木彫製作 彫美堂【籠彫り 熊本】 匠:徳永政男さん
2009年05月02日(土)オンエア
卓越した技術で、日本間の襖や障子の引戸の上にある欄間を製作する「木彫彫刻 彫美堂」の欄間彫刻家・徳永政男さん。厚さ7〜12cmの板を立体的に削る「籠彫り」を手掛ける事が出来るのは、九州でも徳永さんのみだと言われ、クスノキやケヤキ、屋久杉など木目が均一の板を数百本のノミで削り、数ヶ月もかけて彫られる松や竹は存在感を放ち、鶴や亀は今にも動き出しそう。「欄間は建築の装飾物ですから、リアルに写実的に、そして彫りが生きているようにと心掛けて彫っています。特に欄間彫刻は家の中にあるものですから、綺麗に彫らないといけないと思います。これが私の信条ですね」。そんな欄間彫刻は、室町時代以降、武家屋敷に広まったものが、明治中期に一般庶民の家にも普及し始めたとされるが、現在では外国産の欄間も輸入されるようになり、他の伝統工芸と同じく、後継者問題で悩まされている。「私が思うのは、良い彫刻をたくさん残す事が大事だという事です。
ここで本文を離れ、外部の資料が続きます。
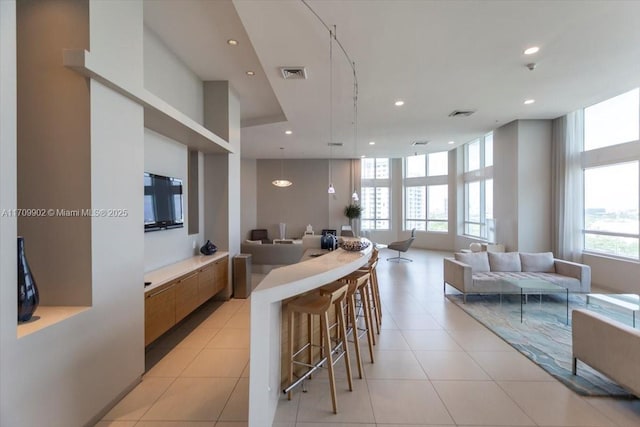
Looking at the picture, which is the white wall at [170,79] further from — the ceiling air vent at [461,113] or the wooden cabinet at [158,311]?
the ceiling air vent at [461,113]

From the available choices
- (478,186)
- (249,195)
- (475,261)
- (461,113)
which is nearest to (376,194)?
(478,186)

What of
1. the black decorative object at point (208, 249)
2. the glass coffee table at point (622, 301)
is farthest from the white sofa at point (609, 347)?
the black decorative object at point (208, 249)

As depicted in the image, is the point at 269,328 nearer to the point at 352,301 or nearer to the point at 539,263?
the point at 352,301

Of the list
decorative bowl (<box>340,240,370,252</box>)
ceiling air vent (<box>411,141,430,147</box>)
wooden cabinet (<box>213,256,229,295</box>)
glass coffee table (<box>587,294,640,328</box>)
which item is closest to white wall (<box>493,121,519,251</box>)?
ceiling air vent (<box>411,141,430,147</box>)

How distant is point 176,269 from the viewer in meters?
3.78

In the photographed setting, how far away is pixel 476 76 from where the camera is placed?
15.0 feet

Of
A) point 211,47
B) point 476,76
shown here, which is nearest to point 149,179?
point 211,47

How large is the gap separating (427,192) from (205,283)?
9.69m

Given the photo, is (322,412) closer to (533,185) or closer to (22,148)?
(22,148)

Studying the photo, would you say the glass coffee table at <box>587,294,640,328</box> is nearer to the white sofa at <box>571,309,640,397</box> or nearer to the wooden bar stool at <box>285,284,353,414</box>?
the white sofa at <box>571,309,640,397</box>

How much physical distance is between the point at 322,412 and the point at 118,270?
1.99 m

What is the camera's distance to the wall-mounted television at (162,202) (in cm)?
360

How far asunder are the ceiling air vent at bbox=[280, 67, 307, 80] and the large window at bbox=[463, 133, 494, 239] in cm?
644

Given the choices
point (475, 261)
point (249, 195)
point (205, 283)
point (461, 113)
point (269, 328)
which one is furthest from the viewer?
point (249, 195)
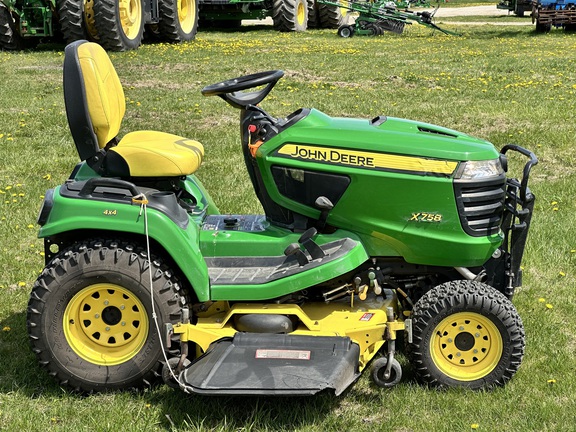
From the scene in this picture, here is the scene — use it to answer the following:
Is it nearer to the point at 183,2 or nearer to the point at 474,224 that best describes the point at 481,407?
the point at 474,224

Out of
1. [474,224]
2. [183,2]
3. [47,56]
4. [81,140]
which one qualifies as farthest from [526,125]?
[183,2]

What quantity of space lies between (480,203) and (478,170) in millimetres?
155

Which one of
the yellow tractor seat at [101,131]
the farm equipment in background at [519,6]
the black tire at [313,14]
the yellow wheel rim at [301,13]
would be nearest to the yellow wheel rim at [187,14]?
the yellow wheel rim at [301,13]

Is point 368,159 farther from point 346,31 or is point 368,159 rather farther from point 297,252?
point 346,31

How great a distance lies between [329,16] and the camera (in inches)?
864

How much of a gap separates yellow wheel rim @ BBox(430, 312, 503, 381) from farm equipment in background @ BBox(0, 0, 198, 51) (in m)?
10.9

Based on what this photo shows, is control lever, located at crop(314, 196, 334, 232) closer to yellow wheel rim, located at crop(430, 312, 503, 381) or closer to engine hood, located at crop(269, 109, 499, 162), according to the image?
engine hood, located at crop(269, 109, 499, 162)

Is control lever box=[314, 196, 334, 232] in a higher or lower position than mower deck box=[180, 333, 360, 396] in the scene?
higher

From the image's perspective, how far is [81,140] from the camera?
3.88 metres

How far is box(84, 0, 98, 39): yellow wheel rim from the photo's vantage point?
1372 centimetres

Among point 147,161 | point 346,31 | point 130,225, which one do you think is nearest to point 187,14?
point 346,31

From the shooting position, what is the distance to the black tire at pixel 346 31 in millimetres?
19062

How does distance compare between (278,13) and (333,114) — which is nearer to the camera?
(333,114)

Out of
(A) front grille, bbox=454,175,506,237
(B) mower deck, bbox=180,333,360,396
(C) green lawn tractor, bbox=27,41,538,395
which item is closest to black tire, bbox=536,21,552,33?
(C) green lawn tractor, bbox=27,41,538,395
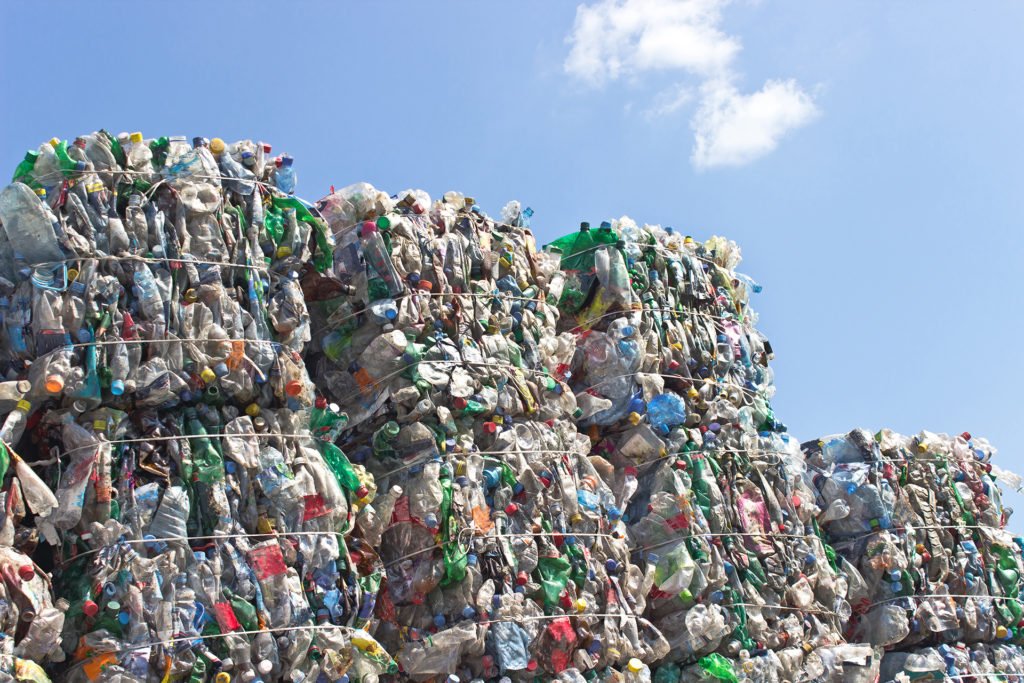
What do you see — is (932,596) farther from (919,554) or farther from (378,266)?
(378,266)

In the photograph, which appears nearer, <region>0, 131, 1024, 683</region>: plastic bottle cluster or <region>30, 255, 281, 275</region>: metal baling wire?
<region>0, 131, 1024, 683</region>: plastic bottle cluster

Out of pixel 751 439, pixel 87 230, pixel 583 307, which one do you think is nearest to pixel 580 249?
pixel 583 307

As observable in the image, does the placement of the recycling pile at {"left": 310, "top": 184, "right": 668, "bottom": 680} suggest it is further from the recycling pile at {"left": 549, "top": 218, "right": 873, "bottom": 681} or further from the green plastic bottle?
the green plastic bottle

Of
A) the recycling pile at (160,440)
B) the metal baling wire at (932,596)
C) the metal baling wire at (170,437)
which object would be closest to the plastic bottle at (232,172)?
the recycling pile at (160,440)

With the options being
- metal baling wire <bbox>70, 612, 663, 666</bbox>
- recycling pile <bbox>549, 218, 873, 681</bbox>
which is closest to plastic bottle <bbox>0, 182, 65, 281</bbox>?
metal baling wire <bbox>70, 612, 663, 666</bbox>

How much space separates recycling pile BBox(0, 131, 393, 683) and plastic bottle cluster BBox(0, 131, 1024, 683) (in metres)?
0.01

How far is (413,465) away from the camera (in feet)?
24.3

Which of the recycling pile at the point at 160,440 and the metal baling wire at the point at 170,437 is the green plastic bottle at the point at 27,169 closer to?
the recycling pile at the point at 160,440

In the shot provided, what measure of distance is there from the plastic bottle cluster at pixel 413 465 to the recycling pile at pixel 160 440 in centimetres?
1

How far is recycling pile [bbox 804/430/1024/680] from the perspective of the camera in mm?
9391

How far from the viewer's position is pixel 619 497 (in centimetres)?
850

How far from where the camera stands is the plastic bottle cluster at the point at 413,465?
248 inches

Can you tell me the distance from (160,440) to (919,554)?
543 cm

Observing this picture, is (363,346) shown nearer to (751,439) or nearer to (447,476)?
(447,476)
そうすれば若い人が見て、『これを作ってみたい』と思って、頑張ると思うんですよね。確かに今は後継者がいないのですが、将来出て来る事を願って、良い作品を残していこうと思ってやっている訳です」。口で色々言うより、作ったモノが多くを語り、人の心を動かす。職人の仕事とは、そういうモノなのだろう。「職人の仕事は、ある意味芸術だと思います。例えば、あのミケランジェロも、自分は職人だと思っているんですよね。しかし、ミケランジェロは芸術家なんですよ。ですから私は、自分の事を職人だと思っています。そして、職人として最高の仕事をしようと思っています。その仕事が良かったら芸術作品という事だろうと思いますけどね」。今年で70歳を迎えたという徳永さん、その職人技は衰える事なくさらに冴えわたり、今日も芸術的な作品を生み続けている。